The group's recommendations include:

  • the development of a "triage" approach to civil justice problems, aiming to ensure that users are directed to the most appropriate pathway for the resolution of their problem;
  • the creation of a web-based system bringing together information on rights, responsibilities, sources of help, and advice and options for dispute resolution;
  • funding to pilot more proactive public legal education initiatives to build legal capability amongst particular groups, especially the more vulnerable;
  • the introduction of new court rules to encourage, but not compel, parties to seek to resolve their dispute by mediation or another form of alternative dispute resolution, prior to going to court;
  • a mediation scheme which could be accessed before a court action is raised, as well as being available to the court;
  • the need for a clear separation between civil and criminal business in the third tier of civil jurisdiction proposed by the Gill review;
  • the third tier should operate within a simplified process, with plain English, user-friendly rules, and clear, simple forms. Efforts should also be made to ensure the culture of the third tier is not intimidating for litigants;
  • the establishment of a specialist jurisdiction to deal with housing cases (a point expressly rejected by Gill);
  • a Scottish Government review of the way in which family cases are dealt with, including the rules and procedures which should apply, with consideration being given to a more interventionist approach;
  • national roll out of in-court advice services, although these should not necessarily be based within individual courts.

The report also calls on the Scottish Government to ensure that the full range of relevant interests should be given the opportunity to provide sufficient input to future civil justice reform.
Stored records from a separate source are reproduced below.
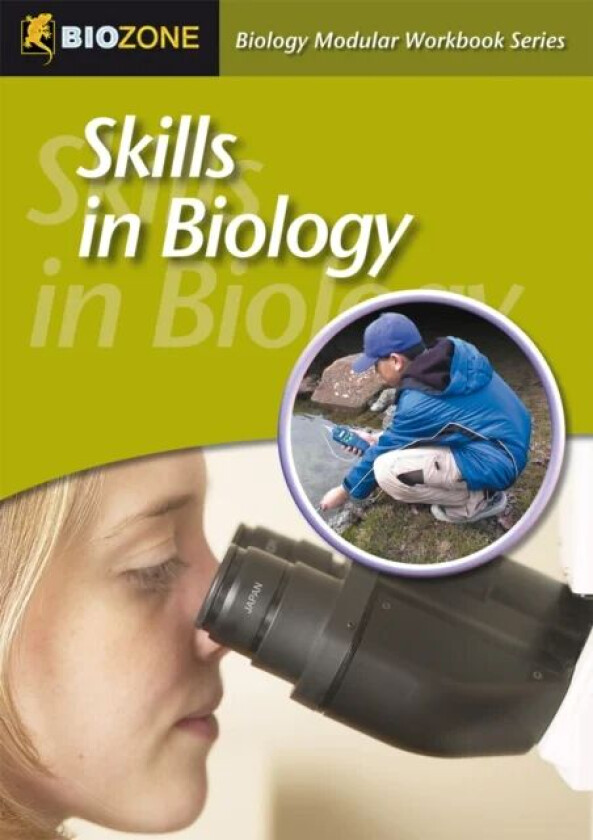 Skills in Biology av Richard Allan, Tracey Greenwood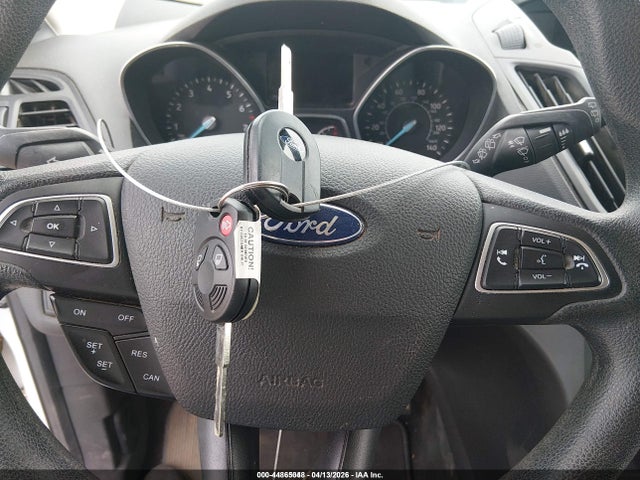 2017 FORD ESCAPE 1FMCU0F76HUE50161 Photo 10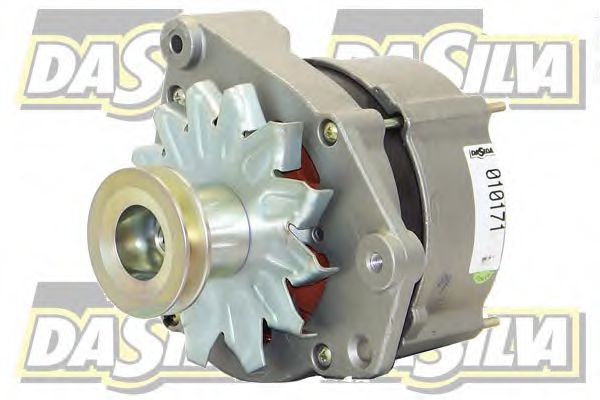 Generator / Alternator 3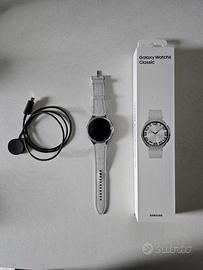 Samsung Galaxy Watch 6 Classic 47mm BT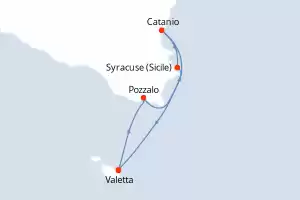 MV La Belle de l Adriatique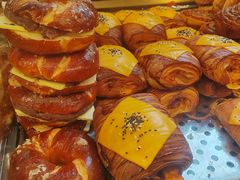 -BUTTERFUL&CREAMOROUS 黄油与面包(三里屯太古里店)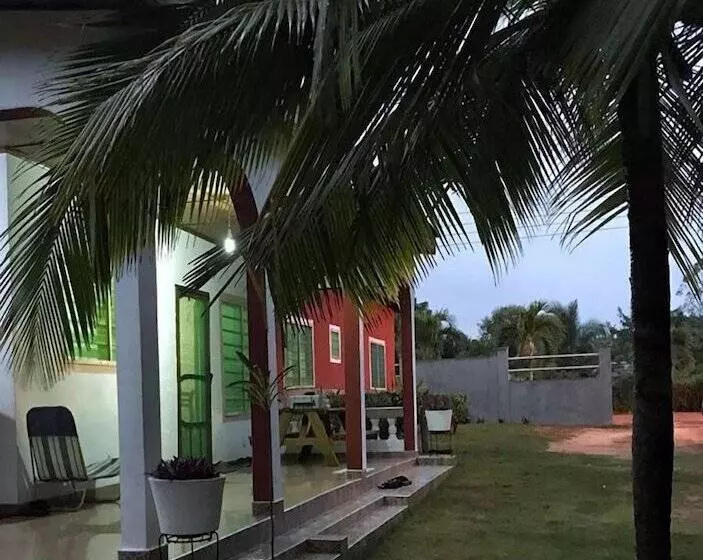 ペンション Twitter Paradise Guest House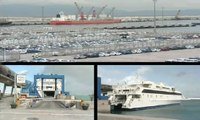 المؤهلات البحرية للمملكة المغربية تجعل منه دولة رائدة في مجال الملاحة البحرية و لوجستيك بالقارة السمراء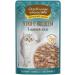 Country delicacies Feed moist home lunch for cats duck salmon 70g 12pcs - Buy Online on GoSupps.com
It will now be submitted to the Scottish Government to support its implementation of the Gill review proposals.


Lord Coulsfield said the Group’s aim was to make the civil legal process more effective and efficient as well as easier for its users. “I hope that we have made suggestions which will contribute to the creation of a system which will encourage the resolution of disputes by agreement wherever possible, but also provide for an unintimidating and accessible – and efficient – court procedure where agreement cannot be reached", he commented.

“Our intention was, through taking a broader look at the experience of people who need the help of the civil justice system, to make recommendations that will spare those who do not need to go to court from having to do so, and reduce the stress for those who do.”

Minister for Community Safety, Fergus Ewing MSP, said the Group was putting forward an important set of options. “Scotland’s civil justice system must be open to all who need it and has to offer support that is neither too slow nor too intimidating for users.

“I would like to thank the Civil Justice Advisory Group under Lord Coulsfield for their work. They have given us a series of very helpful recommendations for future reform, which we shall now consider as part of our approach to reforming the wider civil justice system.”

The group's membership included representatives from the Law Society of Scotland, Faculty of Advocates, Scottish Court Service, Consumer Focus Scotland, Citizens’ Advice Scotland, Scottish Legal Aid Board, Scottish Association of Law Centres, Scottish Mediation Network, and the Scottish Committee of the Administrative Justice and Tribunals Council, as well as Professor Alan Paterson from the University of Strathclyde.